Approximately 10 teaspoons of sugar are contained in a 12-ounce serving of regular Coca-Cola (354 ml). 
Approximately 6 teaspoons (25 grams) of added sugar a day is recommended by the American Heart Association (AHA) for children aged 2-18.
Several health studies have demonstrated that kids who consume sweetened drinks are more likely to suffer from serious health conditions, such as diabetes and nonalcoholic fatty liver disease. [16, 17]
In addition, flavored milk contains high-fructose corn syrup, an artificial sweetener that is associated with childhood obesity. 
There is a link between sweetened beverages and obesity, nonalcoholic fatty liver disease, and diabetes, and sugary drinks are high in added sugar.
100% fruit juice contains essential vitamins and minerals, but children should only consume the recommended amounts of the juice.
American Academy of Pediatrics (AAP) recommends that children 1 to 6 consume four to six ounces of juice (120-180 ml) every day while children 7 to 18 should consume eight to twelve ounces (235-355) per day.
Usually, 100% fruit juice isn’t linked to weight gain when consumed in such quantities. 
Children who consume a lot of fruit juice are at an elevated risk of becoming obese. 
Further, studies have found that children who consume fruit juice daily gain weight.
According to a review of 8 studies of children aged 1–6 over 1 year, consuming 100% fruit juice daily is associated with increased weight gain. 
The absence of fiber in fruit juice makes it easy for kids to drink excessive amounts of liquid. 
Because of this, whole fruit should always be offered to children rather than fruit juice.
Infants under the age of one should not be exposed to juice at all. 
Juice is a source of vitamins and minerals, but whole fruit is preferred over juice.
Caffeinated beverages, including soda, coffee, and energy drinks, are popular among kids.

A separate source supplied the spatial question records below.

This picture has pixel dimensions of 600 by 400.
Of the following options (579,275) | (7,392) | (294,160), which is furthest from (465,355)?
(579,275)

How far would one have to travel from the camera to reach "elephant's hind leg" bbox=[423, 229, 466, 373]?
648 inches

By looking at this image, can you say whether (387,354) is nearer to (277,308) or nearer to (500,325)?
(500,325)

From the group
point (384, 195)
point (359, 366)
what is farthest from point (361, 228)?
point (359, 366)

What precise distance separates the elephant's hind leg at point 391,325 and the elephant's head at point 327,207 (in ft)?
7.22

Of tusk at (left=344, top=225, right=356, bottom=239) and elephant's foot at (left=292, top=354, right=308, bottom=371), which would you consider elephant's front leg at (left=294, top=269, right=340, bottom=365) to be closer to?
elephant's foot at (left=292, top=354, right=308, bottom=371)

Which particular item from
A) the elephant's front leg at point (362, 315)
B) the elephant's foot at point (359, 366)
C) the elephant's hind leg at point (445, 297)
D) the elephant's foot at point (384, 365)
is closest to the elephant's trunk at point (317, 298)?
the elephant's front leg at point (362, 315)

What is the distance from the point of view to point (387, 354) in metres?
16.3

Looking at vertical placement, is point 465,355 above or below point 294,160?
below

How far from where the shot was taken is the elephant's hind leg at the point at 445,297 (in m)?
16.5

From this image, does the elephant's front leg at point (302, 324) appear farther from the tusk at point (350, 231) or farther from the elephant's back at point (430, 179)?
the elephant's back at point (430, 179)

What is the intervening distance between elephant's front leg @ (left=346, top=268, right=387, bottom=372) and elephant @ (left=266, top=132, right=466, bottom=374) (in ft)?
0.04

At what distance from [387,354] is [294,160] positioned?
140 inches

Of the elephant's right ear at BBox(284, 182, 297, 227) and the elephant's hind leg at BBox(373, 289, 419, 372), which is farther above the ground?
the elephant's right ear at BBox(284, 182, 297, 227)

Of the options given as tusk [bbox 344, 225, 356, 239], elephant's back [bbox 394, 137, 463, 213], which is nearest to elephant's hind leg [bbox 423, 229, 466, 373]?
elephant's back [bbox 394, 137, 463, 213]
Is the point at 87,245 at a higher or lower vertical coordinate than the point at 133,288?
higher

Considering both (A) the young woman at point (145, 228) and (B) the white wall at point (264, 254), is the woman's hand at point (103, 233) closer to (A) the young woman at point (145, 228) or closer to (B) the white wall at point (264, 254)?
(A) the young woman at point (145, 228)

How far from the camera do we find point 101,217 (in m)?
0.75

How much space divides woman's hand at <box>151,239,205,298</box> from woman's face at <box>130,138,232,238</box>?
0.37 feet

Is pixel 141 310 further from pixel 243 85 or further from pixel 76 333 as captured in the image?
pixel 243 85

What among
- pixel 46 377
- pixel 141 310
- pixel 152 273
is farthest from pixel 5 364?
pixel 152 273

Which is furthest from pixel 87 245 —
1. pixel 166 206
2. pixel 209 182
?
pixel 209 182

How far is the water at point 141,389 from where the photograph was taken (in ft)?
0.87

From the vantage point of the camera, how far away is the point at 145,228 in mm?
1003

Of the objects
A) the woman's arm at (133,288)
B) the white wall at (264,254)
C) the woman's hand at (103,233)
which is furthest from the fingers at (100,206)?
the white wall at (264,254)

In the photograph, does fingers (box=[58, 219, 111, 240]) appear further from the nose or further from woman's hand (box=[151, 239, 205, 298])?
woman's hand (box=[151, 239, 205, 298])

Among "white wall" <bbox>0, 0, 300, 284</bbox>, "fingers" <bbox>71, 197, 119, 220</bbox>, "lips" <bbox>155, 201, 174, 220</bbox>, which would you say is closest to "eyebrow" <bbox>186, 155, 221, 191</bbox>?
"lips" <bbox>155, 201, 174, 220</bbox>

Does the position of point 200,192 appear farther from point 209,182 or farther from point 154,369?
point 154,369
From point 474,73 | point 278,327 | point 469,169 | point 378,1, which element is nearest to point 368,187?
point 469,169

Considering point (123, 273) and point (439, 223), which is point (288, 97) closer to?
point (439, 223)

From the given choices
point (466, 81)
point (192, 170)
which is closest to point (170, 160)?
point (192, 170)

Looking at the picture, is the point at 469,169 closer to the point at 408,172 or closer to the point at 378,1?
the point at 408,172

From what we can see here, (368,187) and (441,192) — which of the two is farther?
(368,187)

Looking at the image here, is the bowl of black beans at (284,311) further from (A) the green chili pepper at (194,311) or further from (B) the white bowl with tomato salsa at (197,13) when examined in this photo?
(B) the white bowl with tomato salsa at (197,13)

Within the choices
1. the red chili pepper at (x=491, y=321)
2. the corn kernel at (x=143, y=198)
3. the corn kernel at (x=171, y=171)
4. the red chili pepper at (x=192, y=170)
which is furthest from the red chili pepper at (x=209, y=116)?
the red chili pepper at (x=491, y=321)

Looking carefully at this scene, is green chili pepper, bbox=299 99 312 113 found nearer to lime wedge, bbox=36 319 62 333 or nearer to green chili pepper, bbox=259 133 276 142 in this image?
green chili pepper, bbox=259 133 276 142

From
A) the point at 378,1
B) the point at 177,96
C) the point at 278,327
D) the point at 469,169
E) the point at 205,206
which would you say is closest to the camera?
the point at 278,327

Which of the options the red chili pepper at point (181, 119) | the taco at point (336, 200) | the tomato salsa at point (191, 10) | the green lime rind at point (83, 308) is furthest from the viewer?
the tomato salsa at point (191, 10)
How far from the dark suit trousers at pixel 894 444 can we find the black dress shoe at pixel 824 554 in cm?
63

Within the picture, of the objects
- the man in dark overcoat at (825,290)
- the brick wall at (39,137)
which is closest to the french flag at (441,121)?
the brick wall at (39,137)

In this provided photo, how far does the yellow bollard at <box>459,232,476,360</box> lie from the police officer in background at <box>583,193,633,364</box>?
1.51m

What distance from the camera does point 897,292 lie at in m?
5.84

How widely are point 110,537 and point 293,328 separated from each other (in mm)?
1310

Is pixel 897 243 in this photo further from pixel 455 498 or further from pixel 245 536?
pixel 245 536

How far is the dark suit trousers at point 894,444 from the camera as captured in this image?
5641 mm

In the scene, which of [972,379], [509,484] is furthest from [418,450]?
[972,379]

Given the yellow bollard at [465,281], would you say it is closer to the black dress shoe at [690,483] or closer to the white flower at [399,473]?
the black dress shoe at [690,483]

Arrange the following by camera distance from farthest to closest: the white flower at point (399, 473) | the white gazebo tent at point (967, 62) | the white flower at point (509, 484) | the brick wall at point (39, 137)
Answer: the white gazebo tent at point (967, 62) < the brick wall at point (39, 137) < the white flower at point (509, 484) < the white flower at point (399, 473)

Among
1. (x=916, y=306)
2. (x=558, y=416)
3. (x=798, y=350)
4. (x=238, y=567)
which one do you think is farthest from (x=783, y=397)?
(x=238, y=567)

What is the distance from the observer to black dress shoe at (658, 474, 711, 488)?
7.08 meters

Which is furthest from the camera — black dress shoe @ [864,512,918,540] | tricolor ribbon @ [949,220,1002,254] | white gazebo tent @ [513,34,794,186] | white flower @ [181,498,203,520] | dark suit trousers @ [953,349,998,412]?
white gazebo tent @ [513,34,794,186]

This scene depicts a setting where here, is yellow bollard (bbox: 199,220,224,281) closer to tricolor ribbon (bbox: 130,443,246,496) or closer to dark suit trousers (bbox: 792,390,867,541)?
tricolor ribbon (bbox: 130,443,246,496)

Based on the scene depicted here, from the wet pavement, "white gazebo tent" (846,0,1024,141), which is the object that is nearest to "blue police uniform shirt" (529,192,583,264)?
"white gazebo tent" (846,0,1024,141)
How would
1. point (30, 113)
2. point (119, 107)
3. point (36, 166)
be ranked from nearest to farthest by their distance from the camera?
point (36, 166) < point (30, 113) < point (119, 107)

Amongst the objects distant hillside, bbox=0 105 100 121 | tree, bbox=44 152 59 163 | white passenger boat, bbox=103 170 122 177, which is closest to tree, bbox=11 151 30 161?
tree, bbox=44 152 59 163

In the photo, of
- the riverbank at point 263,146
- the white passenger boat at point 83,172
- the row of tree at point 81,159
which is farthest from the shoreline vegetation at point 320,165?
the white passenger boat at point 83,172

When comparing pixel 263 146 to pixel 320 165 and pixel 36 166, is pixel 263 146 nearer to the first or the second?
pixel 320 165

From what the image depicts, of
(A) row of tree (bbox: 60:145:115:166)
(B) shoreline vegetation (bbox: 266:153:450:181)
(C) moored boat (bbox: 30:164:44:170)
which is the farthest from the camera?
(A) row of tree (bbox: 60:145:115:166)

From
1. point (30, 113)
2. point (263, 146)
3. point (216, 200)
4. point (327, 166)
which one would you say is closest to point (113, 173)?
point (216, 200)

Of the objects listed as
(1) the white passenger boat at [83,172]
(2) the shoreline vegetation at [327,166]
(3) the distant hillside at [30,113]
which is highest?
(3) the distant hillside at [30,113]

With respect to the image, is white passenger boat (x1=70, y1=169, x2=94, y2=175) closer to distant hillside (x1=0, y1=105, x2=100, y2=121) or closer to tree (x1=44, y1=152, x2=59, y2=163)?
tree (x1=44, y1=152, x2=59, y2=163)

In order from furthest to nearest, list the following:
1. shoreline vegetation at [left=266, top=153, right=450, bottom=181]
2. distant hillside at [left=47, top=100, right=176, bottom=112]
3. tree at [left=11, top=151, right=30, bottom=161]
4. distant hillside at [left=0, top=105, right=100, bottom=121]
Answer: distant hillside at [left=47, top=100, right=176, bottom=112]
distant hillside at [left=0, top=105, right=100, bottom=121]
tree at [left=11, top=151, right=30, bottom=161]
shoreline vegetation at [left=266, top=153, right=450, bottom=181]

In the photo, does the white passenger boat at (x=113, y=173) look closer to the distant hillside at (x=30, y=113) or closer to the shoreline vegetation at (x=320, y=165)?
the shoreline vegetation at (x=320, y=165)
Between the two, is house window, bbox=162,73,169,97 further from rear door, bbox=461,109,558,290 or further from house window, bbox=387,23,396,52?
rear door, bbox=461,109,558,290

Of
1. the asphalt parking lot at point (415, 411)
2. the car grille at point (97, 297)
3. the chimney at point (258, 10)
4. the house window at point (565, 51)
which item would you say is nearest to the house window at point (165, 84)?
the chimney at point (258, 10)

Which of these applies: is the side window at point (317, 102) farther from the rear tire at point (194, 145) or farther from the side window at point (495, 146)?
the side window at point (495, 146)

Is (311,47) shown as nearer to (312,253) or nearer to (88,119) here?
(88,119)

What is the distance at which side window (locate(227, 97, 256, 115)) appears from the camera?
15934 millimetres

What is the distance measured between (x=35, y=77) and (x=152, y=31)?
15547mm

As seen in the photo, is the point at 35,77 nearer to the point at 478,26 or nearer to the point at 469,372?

Approximately 75% of U.S. children aged 6–19 consume caffeine, with an average intake of 25 mg per day for children 2–11 years old and twice as much for children 12–17 years old. 
Organizations that promote the health of children, like the AAP, recommend that children over the age of 12 consume no more than 85–100 mg of caffeine per day and that children under 12 should not consume any caffeine at all. 
The caffeine content of many energy drinks can be over 100 mg per 12oz (354ml) serving, making them unsuitable for kids and adolescents who are likely to be excessive caffeine consumers. 
As a result, you should restrict or even forbid your child from consuming caffeinated beverages due to their ability to cause jitteriness, anxiety, and erratic heart rates.
The Bottom Line
When your children are thirsty, you can offer them a wide range of healthy beverages.